Pokémon X and Y: Choosing a Starter Pokémon
Choosing a starter Pokémon is but one of many choices that you'll make whilst playing Pokémon X or Y. It is however, one of the most important, and will likely have an impact on the shape of your subsequent team.
In this article I'm going to cover each of the three available starters: Chespin, Froakie and Fennekin and discuss their uses to get good performances out of them. These aren't necessarily the "best" ways to play them, and pretty much just about any build will get you through the game, but they'll set you on the right path should be a little unsure.
Chespin - Grass
First up is Chespin the cute little Grass Pokémon. If we think of Pokémon in general RPG terms then Chespin works pretty much as a warrior would in any other game: he has solid attack and defence, along with a good amount of HP, but is more susceptible to special attacks and isn't all that fast.
As with all of the starters it first evolves at level 16, transforming into Quilladin and gaining a boatload more attack and defence power. It'll then evolve again into its final form, Chesnaught, at level 36, and take on an additional type, Fighting. This is perhaps one of Chesnaught's biggest problems; its dual typing. Grass/Fighting just doesn't have all that much going for it, neither type covers up the other's weaknesses and instead Chesnaught is lumped with as many weaknesses as it is resistances, including a crippling 4x weakness to Flying moves!
That's not to say that Chesnaught is bad, just that you have to work around a lot more problems than you do with the other two starters. The best thing about the Chespin line is that it hits. Hard. He's certainly never going to be subtle, but with the right move set he'll be able to crush a lot of the opposition and his bulky defence stat and solid HP should compensate for his sluggish movement and poor typing.

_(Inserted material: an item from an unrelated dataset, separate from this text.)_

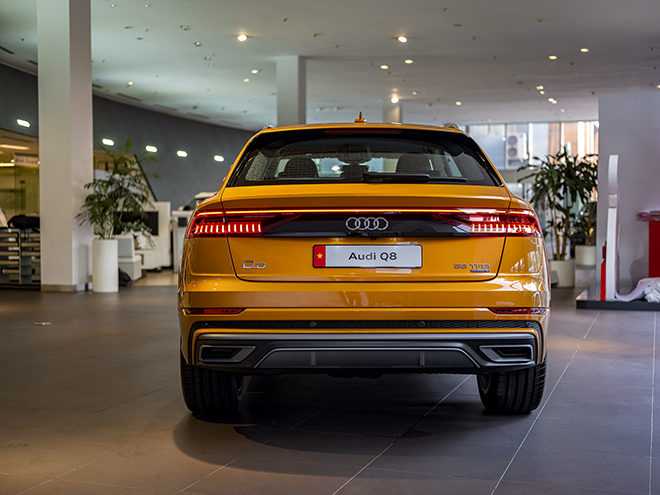 Lô xe Audi Q8 đầu tiên thông quan và đến tay khách hàng trong nước - 10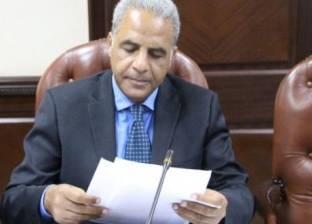 """عضو """"الأعلى للإعلام"""": المجلس بدأ توفيق أوضاع القنوات مع المنطقة الحرة"""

Early on, as Chespin and Quilladin, you'll have access to some good physical moves such as Bite, Rollout and Vine Whip, which will mean that you can exploit a variety of weakness in enemy Pokémon. You'll also gain Leech Seed at level 15 which complements Chespin's tank like stats and should allow you to win any attrition games.

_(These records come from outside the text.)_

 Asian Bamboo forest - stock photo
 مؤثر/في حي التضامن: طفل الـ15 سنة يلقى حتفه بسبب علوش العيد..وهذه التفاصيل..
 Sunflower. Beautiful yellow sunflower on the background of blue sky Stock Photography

Later on as Chesnaught, you want to value big, solid attacks that prevent the opponent from taking advantage of your poor typing. It is, of course, perfectly possible to build Chesnaught with more defensive moves in mind but that Grass/Fighting typing can be too much of a hindrance.
Here's an example move set which you can tweak to your liking:
- Seed Bomb (Grass)
- Brick Break (Fighting)/Power Up Punch (Fighting)
- Leech Seed (Grass)
- Shadow Claw (Ghost)/ Poison Jab (Poison)/ Rest (Psychic)

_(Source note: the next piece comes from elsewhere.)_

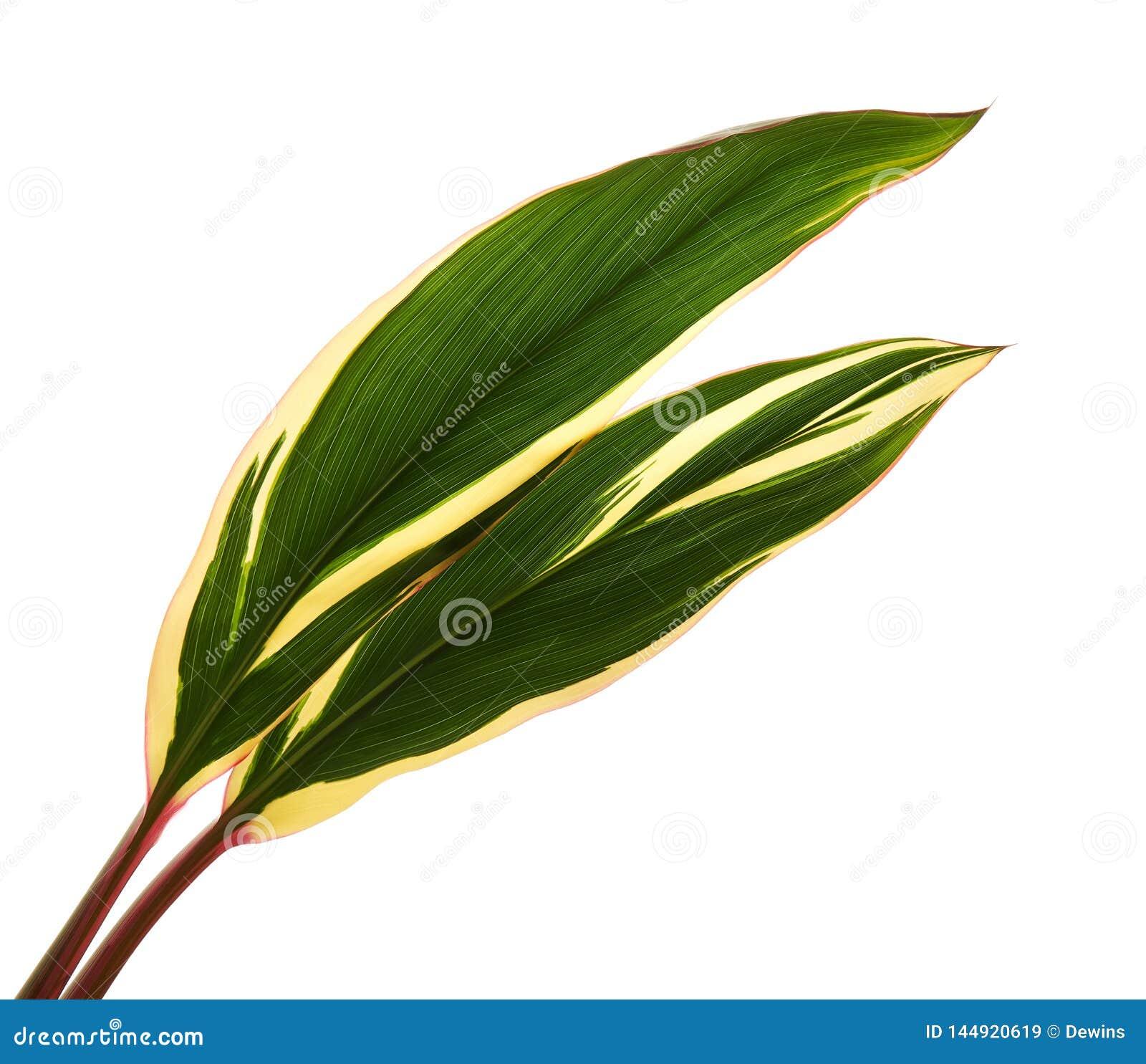 Siv?xt eller Cordylinefruticosasidor, f?rgrik l?vverk, exotiskt tropiskt blad som isoleras p? vit bakgrund med den snabba banan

This setup allows you to take advantage of both Chesnaught's STABs (Same Type Attack Bonus), and overpower a lot of opponents through sheer force. Leech Seed is an all-around good move and helps your attack while keeping you alive longer.
The final slot is a bit more difficult and is up to your own personal play style. Shadow Claw is a good way to answer any Psychic types that would otherwise ruin Chesnaught's day, whilst Poison Jab is good for any bulkier Pokémon that won't go down as quickly. Finally, Rest is there for the more tank-style builds that want to exploit Chesnaught's defensive potential.
Overall, the Chespin line definitely seems as if it drew the short straw this time around when it comes to the starters. Chesnaught's additional type doesn't add all that much on its own and requires TMs to fully take advantage of. It's still a fine Pokémon however, just be warned that it requires a little more care and attention to become useful than the other two choices.
Fennekin - Fire
The fire fox Pokémon Fennekin is almost the exact opposite of Chespin; with great special attack and special defence, coupled with decent speed. To maintain the RPG analogy, Fennekin would be somewhat akin to playing as a mage or wizard. Of course, all those good stats come at a cost which in Fennekin are its low HP and defence. Whereas with Chespin you had the option to play aggressive or defensive, with Fennekin, a strong offence is a strong defence.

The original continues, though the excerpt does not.